I just started teaching Kodee to heel. We are starting out veerrry slowly, off-lead (in the house) with one step at a time. He is the first dog I've ever trained, and so I am learning "how" to train him, as I'm doing it, so bear with me. 

Tonight I used a cut-up hotdog for his lure/reward. We started out w/him on my left side in a sit, then I said "heel", took one exaggerated step forward with my left leg, and lured him into position w/the hotdog. It worked pretty well. I literally just did one step each time, and marked and rewarded for being in the correct position. He did great, and I kept it brief, so he was still eager to train.

My question is: Is there a way to use a ball as the lure/reward? Kodee will do anything for his ball, and I normally use it as his reward when we practice commands that he's already learned. I normally use food mainly for the teaching phase. I think I saw somewhere (don't remember where) that you could drop a ball from your armpit for your dog while teaching the heel, but I have no idea if that really works. I can't see how you could do it without the dog getting totally distracted. But I wanted to ask, because if there is a way to do it, Kodee would probably be the dog to train with that method.

TIA!


----------



## AbbyK9 (Oct 11, 2005)

I don't know how other people train using a ball or other toy reward, but here is what I would do starting out to train that way.

Hold the ball in your hand like you would a treat to lure him for the step, then mark the behavior and praise him, then bounce the ball onto the floor for him to chase.

As you get further into it, you should be able to have the ball in the opposite hand (or a pocket) as you no longer have to use it as a lure, and then just bounce it at the end as the reward - then eventually phase it out. 

You can get special training jackets that have pockets from which a ball or other toy can be released / dropped.


----------



## JKlatsky (Apr 21, 2007)

I was at a seminar not too long ago where Phil Hoelcher was explaining how he uses the ball as a reward for heeling (competition heeling). This is how it goes from what I understood...(and of course there are different ways) You teach the dog to watch even with the distraction of the ball, so that you can move the ball in your hand without the dog taking their attention from your face and then reward the dog with the ball by having the dog grab the ball (on a string) from your hand in a position near your chest or face on the release command (I use "okay"). The idea here is that the dog never has to look away from the general area of your face for his reward. 

I taught initially by holding the ball by my chest and asking for watch. This made life a little more difficult later on because I had to phase out the view of the ball and actually make him look at my face. It involved more correction when he was older, but it wasn't super difficult and he got the idea.
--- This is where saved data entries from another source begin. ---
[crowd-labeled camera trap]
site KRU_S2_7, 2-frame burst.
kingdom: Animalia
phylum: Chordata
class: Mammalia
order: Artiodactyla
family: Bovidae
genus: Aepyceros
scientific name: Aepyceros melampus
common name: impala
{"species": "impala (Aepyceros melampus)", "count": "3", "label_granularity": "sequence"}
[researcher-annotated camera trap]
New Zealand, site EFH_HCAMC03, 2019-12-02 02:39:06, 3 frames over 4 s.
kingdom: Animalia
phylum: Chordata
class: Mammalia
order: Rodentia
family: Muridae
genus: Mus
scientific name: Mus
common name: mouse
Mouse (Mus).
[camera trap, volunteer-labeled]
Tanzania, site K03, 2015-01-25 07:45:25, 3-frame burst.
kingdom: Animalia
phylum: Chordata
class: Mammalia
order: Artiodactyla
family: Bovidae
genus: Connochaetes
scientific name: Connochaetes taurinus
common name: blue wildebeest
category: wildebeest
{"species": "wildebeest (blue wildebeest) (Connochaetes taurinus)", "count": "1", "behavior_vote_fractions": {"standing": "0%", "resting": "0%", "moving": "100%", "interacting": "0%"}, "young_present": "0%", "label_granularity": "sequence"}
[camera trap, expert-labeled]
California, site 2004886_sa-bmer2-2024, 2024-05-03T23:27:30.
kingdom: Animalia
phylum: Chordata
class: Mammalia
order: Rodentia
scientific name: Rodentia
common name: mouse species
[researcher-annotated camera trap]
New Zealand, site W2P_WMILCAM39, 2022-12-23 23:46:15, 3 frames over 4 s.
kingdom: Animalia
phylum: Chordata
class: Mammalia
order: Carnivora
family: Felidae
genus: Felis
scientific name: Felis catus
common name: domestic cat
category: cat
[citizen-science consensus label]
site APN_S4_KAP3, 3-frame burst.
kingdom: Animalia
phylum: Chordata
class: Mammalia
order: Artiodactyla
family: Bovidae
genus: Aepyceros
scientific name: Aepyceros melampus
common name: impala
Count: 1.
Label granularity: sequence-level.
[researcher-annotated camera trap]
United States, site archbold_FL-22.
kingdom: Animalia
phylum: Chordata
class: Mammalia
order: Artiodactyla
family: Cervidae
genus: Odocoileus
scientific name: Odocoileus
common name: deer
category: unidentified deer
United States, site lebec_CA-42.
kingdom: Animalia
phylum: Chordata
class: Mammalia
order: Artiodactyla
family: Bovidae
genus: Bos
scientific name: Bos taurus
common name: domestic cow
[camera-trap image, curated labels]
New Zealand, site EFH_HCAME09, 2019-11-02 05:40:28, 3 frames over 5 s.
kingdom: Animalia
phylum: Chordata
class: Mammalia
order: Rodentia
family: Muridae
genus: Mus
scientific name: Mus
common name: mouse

Many dogs have been taught to look for the ball reward under the armpit (please be careful with this, a high drive dog may accidentally grab more than you wish getting impatient for the ball), or holding the ball up by your chest with your right hand, this is also similar to the ball drop vests that people use. The problem with this can be a crutch you use to get attention (as I found out) and the dog ends up just looking for the toy or for the vest. I think Chris Wild said something about that in a post about the number vest people use to trick their dogs for competition. 

Some pictures from when we started...


















Release command and Ball Drop...


----------



## alaman (May 3, 2006)

Hold the ball in your left hand near the top of your shoulder. Dog should wach the ball as you move, stop, etc. Be ready when the dog does it correctly to immediately drop the ball to dog as a reward. Keep repeating. 

When the dog gets that right, move the ball lower and repeat. Finally move the ball outside the dog's head and the dog shouldn't even notice if heeling corectly.

Better than food


----------